Themes the Artist Emphasizes in Her Work

Themes from Saar’s work include black hair, gender, women’s power, race, and the kitchen. Her most recent exhibition in Los Angeles featured images of her artwork together with a tiny cookbook of family recipes. You may see Saar’s sculpture Kitchen Amazon next to a greens recipe. It’s a big naked woman covered in an ancient, rusty tin that was taken from the ceilings of former New York tenement buildings. The tin is carefully nailed to the carved wooden figure, like skin, and is embossed with designs. Themes that Saar’s mother has been working with for decades are echoed in her sculptures and prints. The fury of the civil rights generation is reflected in Betye Saar’s collages, and her daughter continues on that legacy.

Alison Saar Philosophy

Allison Saar decided to use the power of form to effectively express her thoughts and feelings. Her sculptures communicate directly about history, ethnicity, and mythology using their own unique vocabularies. The stories that go with her sculptures are the lyrics to the tunes that captivate one’s soul. Saar draws inspiration from a variety of sources while creating her sculptures, graphics, and paintings; these influences include German Expressionism, African, African American Folk Art, and old European art. However, the majority of the stories in her works are about the African-American experience, and they evolve with time as the times do.

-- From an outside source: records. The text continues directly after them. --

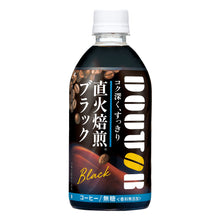 Doutor Café Noir Torréfié au Feu Direct 480ML [Asahi Beverages] DDM 31.12.2025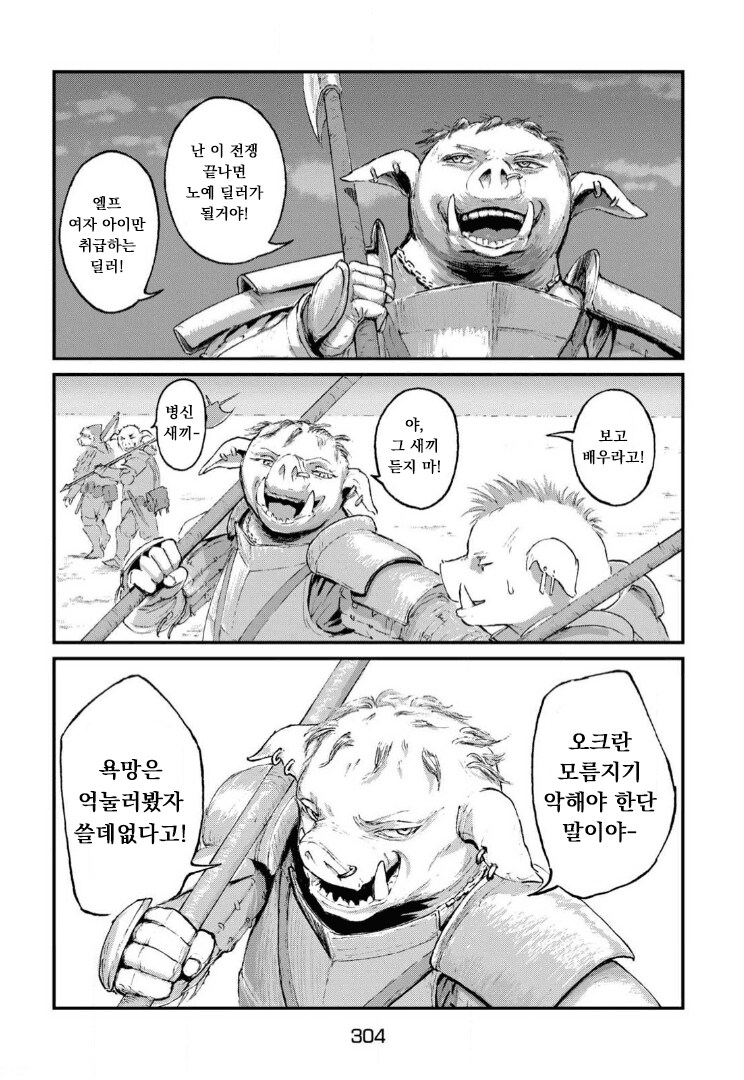 악의 군세 manga_8.png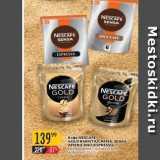 Карусель Акции - Кофе NESCAFE GOLD BARISTACREMA SENSA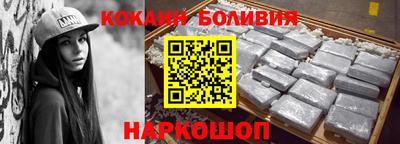 твердый Бузулук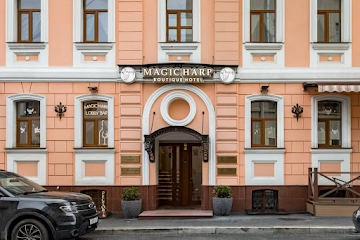 Ресторан Magic Harp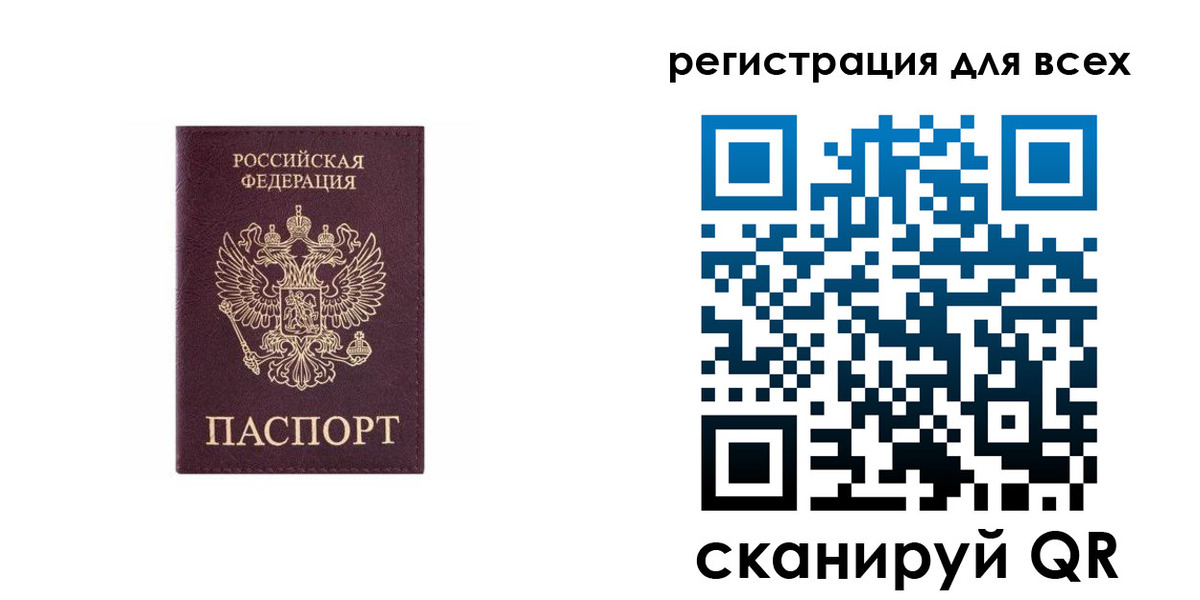 регистрация в Красноярске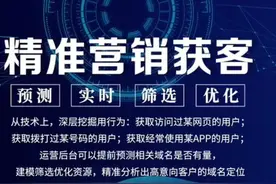 贷款获客app排行榜前十名的APP图片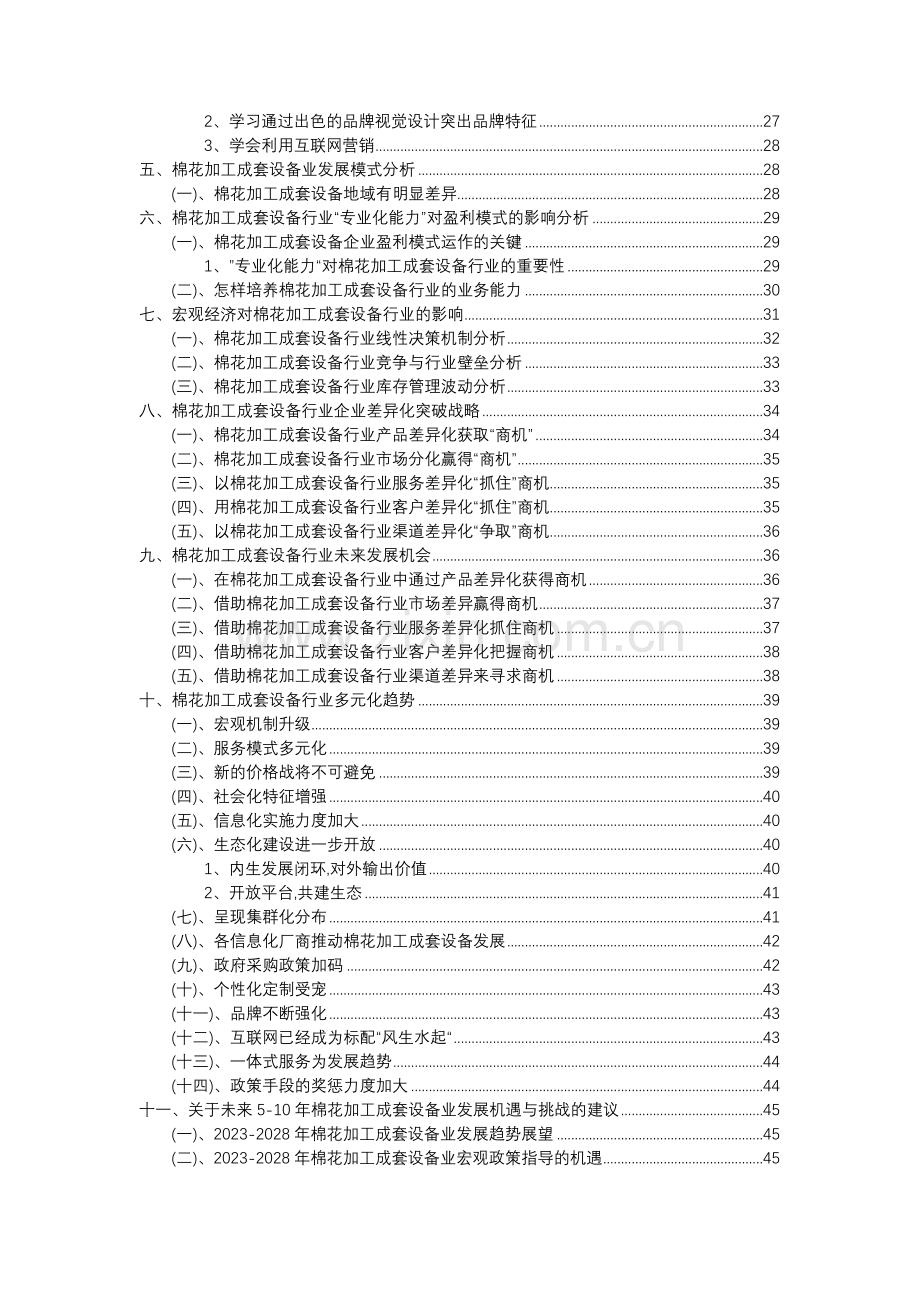 2023年棉花加工成套设备行业分析报告及未来五至十年行业发展报告.doc_第3页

Where Alison Saar Exhibited or Performed Her Work

Museums, biennials, galleries, and public art spaces have displayed Saar’s work. The UCLA Fowler Museum of Cultural History, L.A. Louver Gallery, Phyllis Kind Gallery in New York City, Ben Maltz Gallery, and Pasadena Museum of California Art hosted significant exhibits of Saar’s work. Both The Studio Museum in Harlem and Dartmouth College hosted her as an artist-in-residence (Lundy, 2021). The Museum of the African Diaspora in 2015–16; The Fields Sculpture Park, Omi International Arts Center in 2014–15; Watts Towers Art Center in 2014–15; and Alison Saar: Bearing at the Museum of the African Diaspora in 2015–16; Winter at The Fields Sculpture Park, Omi International Arts Center in 2014–15; Hothouse at the Watts Towers Art Center in 2014–15; which debuted at the Ben Maltz Gallery.

Conclusion

Alison Saar is a sculpture, mixed-media, and installation artist working in Los Angeles, California. Her work has been influenced by folk art and spirituality from Africa, the Caribbean, and Latin America and focuses on the African diaspora and black female identity (Neilson, 2019). For “transforming found things to represent issues of cultural and social identity, history, and religion,” Saar is renowned.

References

Gulla, A. N., & Sherman, M. H. (2020). Making Claims and Making Change: Creative Responses to the 1619 Project. In Inquiry-Based Learning Through the Creative Arts for Teachers and Teacher Educators (pp. 143-157). Palgrave Macmillan, Cham.

Lundy, A. B. (2021). (Doctoral dissertation, Florida Atlantic University). Web.

Neilson, C. (2019). Like Life. Sculpture, Color, and the Body (1300-Now). Sculpture Journal, 28(3), 415-419. Web.